Saved data entries
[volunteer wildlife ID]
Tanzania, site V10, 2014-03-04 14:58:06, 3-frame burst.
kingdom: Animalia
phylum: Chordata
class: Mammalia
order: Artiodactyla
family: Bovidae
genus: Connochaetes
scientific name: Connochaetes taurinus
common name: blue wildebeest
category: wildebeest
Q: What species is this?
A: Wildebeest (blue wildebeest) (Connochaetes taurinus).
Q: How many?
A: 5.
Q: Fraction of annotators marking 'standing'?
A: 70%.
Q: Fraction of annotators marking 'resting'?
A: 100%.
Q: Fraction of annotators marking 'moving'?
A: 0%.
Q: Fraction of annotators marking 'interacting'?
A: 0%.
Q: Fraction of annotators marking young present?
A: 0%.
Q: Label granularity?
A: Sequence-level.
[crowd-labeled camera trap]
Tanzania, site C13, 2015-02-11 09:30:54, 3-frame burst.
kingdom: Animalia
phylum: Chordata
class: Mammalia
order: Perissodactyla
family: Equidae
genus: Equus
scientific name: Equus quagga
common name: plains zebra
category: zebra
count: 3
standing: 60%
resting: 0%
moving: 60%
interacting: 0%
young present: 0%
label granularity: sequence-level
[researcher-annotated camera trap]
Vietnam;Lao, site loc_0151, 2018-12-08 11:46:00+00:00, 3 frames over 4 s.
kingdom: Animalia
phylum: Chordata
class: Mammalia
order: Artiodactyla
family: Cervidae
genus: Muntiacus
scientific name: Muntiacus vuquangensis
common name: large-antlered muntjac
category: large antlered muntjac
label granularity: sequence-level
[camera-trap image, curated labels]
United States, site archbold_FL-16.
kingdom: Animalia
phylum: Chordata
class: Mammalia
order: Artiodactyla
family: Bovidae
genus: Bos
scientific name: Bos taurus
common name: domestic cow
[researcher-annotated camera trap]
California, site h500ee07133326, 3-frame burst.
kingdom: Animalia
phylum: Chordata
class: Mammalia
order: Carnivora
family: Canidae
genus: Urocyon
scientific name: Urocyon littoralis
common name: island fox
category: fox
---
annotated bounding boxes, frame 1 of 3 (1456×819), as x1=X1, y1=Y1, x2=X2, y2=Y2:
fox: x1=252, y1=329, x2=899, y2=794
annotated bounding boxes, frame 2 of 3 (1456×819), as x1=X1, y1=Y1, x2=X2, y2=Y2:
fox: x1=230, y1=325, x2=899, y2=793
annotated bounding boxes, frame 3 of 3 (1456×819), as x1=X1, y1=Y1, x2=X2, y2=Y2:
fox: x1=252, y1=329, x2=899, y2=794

- _Task instructions_: Please reproduce each entry above exactly as it reads.

- _Written reply_:
[volunteer wildlife ID]
Tanzania, site V10, 2014-03-04 14:58:06, 3-frame burst.
kingdom: Animalia
phylum: Chordata
class: Mammalia
order: Artiodactyla
family: Bovidae
genus: Connochaetes
scientific name: Connochaetes taurinus
common name: blue wildebeest
category: wildebeest
Q: What species is this?
A: Wildebeest (blue wildebeest) (Connochaetes taurinus).
Q: How many?
A: 5.
Q: Fraction of annotators marking 'standing'?
A: 70%.
Q: Fraction of annotators marking 'resting'?
A: 100%.
Q: Fraction of annotators marking 'moving'?
A: 0%.
Q: Fraction of annotators marking 'interacting'?
A: 0%.
Q: Fraction of annotators marking young present?
A: 0%.
Q: Label granularity?
A: Sequence-level.
[crowd-labeled camera trap]
Tanzania, site C13, 2015-02-11 09:30:54, 3-frame burst.
kingdom: Animalia
phylum: Chordata
class: Mammalia
order: Perissodactyla
family: Equidae
genus: Equus
scientific name: Equus quagga
common name: plains zebra
category: zebra
count: 3
standing: 60%
resting: 0%
moving: 60%
interacting: 0%
young present: 0%
label granularity: sequence-level
[researcher-annotated camera trap]
Vietnam;Lao, site loc_0151, 2018-12-08 11:46:00+00:00, 3 frames over 4 s.
kingdom: Animalia
phylum: Chordata
class: Mammalia
order: Artiodactyla
family: Cervidae
genus: Muntiacus
scientific name: Muntiacus vuquangensis
common name: large-antlered muntjac
category: large antlered muntjac
label granularity: sequence-level
[camera-trap image, curated labels]
United States, site archbold_FL-16.
kingdom: Animalia
phylum: Chordata
class: Mammalia
order: Artiodactyla
family: Bovidae
genus: Bos
scientific name: Bos taurus
common name: domestic cow
[researcher-annotated camera trap]
California, site h500ee07133326, 3-frame burst.
kingdom: Animalia
phylum: Chordata
class: Mammalia
order: Carnivora
family: Canidae
genus: Urocyon
scientific name: Urocyon littoralis
common name: island fox
category: fox
---
annotated bounding boxes, frame 1 of 3 (1456×819), as x1=X1, y1=Y1, x2=X2, y2=Y2:
fox: x1=252, y1=329, x2=899, y2=794
annotated bounding boxes, frame 2 of 3 (1456×819), as x1=X1, y1=Y1, x2=X2, y2=Y2:
fox: x1=230, y1=325, x2=899, y2=793
annotated bounding boxes, frame 3 of 3 (1456×819), as x1=X1, y1=Y1, x2=X2, y2=Y2:
fox: x1=252, y1=329, x2=899, y2=794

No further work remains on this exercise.